[Extract provided — start]

Suppress CT callback as appropriate
Suppress CT callbacks with aNULL or PSK ciphersuites that involve
no certificates. Ditto when the certificate chain is validated via
DANE-TA(2) or DANE-EE(3) TLSA records. Also skip SCT processing
when the chain is fails verification.
Move and consolidate CT callbacks from libcrypto to libssl. We
also simplify the interface to SSL_{,CTX_}_enable_ct() which can
specify either a permissive mode that just collects information or
a strict mode that requires at least one valid SCT or else asks to
abort the connection.
Simplified SCT processing and options in s_client(1) which now has
just a simple pair of "-noct" vs. "-ct" options, the latter enables
the permissive callback so that we can complete the handshake and
report all relevant information. When printing SCTs, print the
validation status if set and not valid.
Signed-off-by: Rob Percival <robpercival@google.com>
Reviewed-by: Emilia Käsper <emilia@openssl.org>
diff --git a/ssl/t1_ext.c b/ssl/t1_ext.c
index 7940cfc..e993397 100644
--- a/ssl/t1_ext.c
+++ b/ssl/t1_ext.c
@@ -260,12 +260,6 @@
custom_ext_parse_cb parse_cb,
void *parse_arg)

[Extract provided — finish]
[Dataset — start]

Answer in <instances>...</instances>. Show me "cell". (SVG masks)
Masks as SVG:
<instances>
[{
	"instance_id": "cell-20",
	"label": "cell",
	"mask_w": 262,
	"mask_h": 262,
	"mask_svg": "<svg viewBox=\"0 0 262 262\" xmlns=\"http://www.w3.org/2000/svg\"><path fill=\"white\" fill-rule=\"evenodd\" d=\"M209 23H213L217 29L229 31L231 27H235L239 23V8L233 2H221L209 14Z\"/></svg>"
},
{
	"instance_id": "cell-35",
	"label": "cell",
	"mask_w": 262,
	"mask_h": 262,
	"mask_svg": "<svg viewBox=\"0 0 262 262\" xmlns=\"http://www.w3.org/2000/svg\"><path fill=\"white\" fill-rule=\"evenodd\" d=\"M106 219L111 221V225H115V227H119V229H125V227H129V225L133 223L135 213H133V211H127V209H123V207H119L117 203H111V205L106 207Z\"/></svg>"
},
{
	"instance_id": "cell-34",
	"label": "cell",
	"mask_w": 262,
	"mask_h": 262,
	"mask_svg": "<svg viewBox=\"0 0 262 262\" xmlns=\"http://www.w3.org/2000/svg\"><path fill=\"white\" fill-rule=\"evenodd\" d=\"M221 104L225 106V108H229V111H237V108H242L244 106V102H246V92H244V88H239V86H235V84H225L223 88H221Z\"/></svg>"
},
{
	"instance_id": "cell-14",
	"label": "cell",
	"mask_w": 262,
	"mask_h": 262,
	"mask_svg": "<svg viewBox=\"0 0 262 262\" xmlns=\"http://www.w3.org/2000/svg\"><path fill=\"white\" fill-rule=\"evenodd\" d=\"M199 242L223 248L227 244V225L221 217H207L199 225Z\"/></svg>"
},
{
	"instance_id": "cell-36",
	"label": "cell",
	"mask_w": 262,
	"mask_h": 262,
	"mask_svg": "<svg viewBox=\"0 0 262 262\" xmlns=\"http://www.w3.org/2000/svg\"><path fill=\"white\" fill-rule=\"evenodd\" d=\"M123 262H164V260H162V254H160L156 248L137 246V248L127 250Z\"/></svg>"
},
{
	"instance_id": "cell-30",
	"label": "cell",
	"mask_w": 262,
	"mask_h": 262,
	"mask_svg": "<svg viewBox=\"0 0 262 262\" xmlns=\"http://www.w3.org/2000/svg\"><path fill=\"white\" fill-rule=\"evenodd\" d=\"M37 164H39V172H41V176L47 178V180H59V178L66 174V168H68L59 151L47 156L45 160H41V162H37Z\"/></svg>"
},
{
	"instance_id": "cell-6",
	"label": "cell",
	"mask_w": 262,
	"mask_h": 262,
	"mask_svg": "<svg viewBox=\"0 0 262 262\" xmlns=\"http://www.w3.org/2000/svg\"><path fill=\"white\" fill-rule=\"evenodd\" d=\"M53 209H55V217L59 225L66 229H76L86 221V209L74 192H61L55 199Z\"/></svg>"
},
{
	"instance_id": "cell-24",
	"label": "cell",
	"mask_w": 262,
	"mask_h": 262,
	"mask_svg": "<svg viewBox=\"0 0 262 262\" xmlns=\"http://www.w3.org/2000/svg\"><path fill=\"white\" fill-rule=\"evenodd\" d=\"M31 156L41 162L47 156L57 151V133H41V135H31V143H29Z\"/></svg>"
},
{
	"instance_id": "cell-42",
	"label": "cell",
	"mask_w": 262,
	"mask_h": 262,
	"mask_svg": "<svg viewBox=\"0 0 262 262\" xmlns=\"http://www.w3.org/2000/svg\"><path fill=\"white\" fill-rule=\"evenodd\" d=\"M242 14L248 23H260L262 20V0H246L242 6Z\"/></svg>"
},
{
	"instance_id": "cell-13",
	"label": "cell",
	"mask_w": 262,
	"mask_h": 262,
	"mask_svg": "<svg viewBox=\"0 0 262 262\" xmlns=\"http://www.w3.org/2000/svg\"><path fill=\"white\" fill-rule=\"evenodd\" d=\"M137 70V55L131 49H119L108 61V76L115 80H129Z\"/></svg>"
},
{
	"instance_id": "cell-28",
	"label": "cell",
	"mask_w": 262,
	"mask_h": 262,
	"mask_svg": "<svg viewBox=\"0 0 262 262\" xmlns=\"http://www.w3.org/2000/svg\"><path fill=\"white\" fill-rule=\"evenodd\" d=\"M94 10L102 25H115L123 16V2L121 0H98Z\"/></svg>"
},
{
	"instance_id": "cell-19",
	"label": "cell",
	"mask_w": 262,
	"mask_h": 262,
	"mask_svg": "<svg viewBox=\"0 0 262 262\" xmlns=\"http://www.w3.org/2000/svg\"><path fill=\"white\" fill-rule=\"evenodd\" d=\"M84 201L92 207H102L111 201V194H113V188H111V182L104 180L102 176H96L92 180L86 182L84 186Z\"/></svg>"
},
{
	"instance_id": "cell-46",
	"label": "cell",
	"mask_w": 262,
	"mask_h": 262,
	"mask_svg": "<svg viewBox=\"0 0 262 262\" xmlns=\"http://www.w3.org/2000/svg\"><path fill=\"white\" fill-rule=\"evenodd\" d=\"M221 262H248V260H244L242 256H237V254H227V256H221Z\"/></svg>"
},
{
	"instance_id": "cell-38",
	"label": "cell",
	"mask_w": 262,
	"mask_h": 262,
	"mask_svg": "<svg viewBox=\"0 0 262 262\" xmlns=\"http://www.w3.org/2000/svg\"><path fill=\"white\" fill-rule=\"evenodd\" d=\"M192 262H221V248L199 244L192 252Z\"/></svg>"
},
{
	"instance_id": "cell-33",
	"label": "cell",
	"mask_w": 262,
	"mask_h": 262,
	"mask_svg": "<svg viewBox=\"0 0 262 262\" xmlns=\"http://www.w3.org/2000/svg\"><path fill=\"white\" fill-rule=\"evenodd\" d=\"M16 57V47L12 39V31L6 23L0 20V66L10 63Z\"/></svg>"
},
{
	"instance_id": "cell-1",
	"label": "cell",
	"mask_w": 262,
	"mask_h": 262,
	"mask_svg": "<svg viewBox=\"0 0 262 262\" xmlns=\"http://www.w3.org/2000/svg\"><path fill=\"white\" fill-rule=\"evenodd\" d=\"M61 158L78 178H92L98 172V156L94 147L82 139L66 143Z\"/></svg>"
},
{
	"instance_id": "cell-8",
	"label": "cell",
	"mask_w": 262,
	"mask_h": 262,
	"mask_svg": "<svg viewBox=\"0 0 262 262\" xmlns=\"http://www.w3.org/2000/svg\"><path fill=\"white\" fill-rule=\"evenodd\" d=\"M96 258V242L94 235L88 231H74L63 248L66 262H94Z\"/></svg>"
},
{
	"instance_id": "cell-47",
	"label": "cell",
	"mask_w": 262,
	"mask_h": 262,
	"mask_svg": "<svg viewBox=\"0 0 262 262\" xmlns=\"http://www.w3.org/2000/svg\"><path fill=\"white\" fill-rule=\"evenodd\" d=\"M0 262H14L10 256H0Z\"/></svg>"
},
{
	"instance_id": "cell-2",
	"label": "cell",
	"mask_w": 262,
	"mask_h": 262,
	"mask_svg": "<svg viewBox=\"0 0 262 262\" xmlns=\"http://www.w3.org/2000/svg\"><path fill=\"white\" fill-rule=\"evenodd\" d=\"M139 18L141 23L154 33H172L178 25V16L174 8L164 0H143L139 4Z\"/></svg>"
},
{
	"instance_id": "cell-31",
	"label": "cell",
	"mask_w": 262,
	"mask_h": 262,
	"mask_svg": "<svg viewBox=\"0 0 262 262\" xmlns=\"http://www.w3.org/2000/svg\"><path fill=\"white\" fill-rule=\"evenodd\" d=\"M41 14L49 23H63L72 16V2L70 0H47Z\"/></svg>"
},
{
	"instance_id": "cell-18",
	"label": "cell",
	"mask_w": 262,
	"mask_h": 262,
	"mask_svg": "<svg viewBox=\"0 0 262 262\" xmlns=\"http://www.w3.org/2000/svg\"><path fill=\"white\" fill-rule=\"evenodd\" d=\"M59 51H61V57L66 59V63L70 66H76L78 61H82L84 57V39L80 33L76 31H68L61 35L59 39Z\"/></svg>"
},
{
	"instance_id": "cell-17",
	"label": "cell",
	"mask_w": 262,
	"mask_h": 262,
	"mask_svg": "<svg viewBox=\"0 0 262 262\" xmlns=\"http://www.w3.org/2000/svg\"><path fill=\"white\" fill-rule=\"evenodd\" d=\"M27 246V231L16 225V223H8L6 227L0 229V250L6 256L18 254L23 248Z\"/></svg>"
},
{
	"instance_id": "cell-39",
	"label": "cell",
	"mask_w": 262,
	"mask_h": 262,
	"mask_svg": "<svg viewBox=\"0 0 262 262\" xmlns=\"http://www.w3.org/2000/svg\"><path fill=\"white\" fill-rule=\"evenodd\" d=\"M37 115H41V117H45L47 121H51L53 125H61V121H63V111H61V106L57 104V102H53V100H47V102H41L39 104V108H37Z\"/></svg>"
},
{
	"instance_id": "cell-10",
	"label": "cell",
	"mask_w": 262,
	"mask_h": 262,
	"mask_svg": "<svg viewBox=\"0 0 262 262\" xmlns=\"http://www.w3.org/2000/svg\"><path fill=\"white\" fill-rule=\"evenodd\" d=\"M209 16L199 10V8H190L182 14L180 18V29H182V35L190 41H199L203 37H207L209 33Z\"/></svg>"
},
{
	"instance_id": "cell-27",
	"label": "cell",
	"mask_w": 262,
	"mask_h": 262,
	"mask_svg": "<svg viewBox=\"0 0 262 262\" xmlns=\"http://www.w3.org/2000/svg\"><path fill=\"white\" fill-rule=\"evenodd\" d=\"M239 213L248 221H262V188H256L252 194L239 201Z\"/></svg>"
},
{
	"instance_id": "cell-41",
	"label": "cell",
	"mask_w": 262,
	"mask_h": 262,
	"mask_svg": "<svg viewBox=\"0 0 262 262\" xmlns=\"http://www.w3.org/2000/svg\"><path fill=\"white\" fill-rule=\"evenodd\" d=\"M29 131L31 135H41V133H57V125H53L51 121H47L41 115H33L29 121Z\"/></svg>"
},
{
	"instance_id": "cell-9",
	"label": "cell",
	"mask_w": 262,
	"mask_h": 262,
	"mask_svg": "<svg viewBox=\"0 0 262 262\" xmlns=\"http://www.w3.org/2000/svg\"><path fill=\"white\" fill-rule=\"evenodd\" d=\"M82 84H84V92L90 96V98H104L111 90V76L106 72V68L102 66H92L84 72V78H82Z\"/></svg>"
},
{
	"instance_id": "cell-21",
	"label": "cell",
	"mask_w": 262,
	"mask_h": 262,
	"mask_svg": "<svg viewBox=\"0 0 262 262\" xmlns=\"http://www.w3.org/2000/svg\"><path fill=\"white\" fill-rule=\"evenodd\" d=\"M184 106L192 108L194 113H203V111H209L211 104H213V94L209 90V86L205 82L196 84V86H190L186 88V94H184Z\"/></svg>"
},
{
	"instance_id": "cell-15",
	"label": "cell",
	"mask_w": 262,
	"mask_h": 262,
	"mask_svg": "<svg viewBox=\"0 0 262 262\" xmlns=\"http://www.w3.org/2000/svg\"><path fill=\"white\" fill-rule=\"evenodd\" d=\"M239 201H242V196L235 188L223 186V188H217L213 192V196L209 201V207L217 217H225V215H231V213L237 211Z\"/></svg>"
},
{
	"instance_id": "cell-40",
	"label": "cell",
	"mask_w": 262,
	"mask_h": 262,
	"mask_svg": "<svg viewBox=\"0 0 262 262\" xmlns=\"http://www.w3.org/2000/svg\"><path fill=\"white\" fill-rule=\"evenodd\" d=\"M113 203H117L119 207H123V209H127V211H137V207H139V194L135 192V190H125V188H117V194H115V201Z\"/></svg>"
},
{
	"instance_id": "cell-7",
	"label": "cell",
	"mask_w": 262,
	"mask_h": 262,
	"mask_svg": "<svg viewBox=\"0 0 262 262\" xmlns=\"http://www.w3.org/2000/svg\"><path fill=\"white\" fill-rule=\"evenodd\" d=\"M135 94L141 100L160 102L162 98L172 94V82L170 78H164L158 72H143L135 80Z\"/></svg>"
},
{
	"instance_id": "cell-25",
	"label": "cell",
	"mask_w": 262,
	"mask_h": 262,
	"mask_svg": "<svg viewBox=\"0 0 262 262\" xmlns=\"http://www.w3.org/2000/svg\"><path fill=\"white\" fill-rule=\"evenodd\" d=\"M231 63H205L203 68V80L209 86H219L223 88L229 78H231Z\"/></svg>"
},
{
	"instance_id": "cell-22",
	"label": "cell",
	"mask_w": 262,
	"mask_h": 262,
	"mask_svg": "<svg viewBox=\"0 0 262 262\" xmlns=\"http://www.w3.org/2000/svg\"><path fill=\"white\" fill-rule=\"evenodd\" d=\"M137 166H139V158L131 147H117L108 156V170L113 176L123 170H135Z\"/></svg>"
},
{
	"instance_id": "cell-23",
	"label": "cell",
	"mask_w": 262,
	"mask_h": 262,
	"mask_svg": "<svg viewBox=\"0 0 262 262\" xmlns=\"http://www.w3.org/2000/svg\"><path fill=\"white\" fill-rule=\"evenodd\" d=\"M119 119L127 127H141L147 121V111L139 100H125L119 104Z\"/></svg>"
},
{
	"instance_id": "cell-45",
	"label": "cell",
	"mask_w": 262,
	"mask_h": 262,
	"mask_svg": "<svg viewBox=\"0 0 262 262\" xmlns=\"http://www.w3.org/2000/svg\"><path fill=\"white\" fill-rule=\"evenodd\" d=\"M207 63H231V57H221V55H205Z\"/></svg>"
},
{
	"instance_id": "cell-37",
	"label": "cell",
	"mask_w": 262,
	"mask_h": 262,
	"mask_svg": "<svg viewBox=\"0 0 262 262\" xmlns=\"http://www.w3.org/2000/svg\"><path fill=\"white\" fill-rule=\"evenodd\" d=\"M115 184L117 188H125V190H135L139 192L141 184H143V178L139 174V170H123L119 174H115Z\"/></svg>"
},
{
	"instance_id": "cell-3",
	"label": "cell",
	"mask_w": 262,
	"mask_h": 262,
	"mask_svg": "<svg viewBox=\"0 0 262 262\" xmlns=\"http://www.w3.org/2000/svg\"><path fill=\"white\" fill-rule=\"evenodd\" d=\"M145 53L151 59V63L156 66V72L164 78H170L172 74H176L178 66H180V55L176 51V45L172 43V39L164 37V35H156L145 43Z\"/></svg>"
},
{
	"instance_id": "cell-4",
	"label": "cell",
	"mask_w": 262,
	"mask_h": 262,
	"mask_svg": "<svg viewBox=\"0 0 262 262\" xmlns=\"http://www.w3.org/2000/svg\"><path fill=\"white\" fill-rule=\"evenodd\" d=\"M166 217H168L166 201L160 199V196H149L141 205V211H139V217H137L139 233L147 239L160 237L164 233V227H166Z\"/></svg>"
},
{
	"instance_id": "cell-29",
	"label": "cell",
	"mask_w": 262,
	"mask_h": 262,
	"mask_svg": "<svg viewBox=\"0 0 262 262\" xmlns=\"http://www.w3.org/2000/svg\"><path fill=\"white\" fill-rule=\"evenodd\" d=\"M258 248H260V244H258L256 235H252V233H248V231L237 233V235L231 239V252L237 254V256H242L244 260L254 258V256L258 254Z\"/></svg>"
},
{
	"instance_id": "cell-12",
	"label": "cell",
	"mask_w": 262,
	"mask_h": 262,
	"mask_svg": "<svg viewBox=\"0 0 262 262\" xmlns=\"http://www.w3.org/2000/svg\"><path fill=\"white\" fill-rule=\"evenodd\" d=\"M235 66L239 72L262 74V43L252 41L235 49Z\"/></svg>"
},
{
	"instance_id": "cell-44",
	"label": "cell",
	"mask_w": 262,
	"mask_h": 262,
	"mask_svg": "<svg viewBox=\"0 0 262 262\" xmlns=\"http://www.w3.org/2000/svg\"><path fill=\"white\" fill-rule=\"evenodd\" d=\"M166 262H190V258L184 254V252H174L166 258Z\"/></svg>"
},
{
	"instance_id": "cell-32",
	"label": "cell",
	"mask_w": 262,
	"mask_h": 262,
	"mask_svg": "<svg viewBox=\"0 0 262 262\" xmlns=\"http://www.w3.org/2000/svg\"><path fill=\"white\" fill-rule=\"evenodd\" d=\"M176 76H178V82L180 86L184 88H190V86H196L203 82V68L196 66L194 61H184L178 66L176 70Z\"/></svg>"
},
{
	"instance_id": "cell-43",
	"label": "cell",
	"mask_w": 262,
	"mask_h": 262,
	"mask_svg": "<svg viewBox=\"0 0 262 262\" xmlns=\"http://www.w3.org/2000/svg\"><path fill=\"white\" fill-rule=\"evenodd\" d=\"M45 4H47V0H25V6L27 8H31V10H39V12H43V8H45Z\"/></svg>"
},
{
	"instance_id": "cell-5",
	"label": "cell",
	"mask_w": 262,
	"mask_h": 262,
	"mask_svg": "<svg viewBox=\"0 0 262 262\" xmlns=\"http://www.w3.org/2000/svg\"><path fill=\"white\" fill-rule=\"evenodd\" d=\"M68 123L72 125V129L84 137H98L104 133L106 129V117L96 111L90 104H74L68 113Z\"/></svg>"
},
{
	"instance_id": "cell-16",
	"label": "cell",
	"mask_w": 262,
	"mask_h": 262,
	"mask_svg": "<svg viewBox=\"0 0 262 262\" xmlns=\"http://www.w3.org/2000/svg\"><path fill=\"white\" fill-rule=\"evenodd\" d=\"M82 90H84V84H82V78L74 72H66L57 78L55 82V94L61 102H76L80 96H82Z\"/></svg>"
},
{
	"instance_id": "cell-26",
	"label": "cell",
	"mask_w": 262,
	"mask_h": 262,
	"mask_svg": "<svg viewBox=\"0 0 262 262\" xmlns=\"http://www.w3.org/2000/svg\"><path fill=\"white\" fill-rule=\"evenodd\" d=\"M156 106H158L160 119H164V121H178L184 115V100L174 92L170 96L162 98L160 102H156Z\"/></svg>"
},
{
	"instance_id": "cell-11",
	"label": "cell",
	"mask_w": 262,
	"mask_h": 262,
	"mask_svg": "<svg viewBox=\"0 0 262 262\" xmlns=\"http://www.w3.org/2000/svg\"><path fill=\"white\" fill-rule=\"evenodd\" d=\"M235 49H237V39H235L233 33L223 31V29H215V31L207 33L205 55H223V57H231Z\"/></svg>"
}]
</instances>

[Dataset — finish]

## Assignment:
List every name in the commit text that is directly followed by a number in parentheses, and include the number with each name.

## Task response:
DANE-TA(2), DANE-EE(3), s_client(1)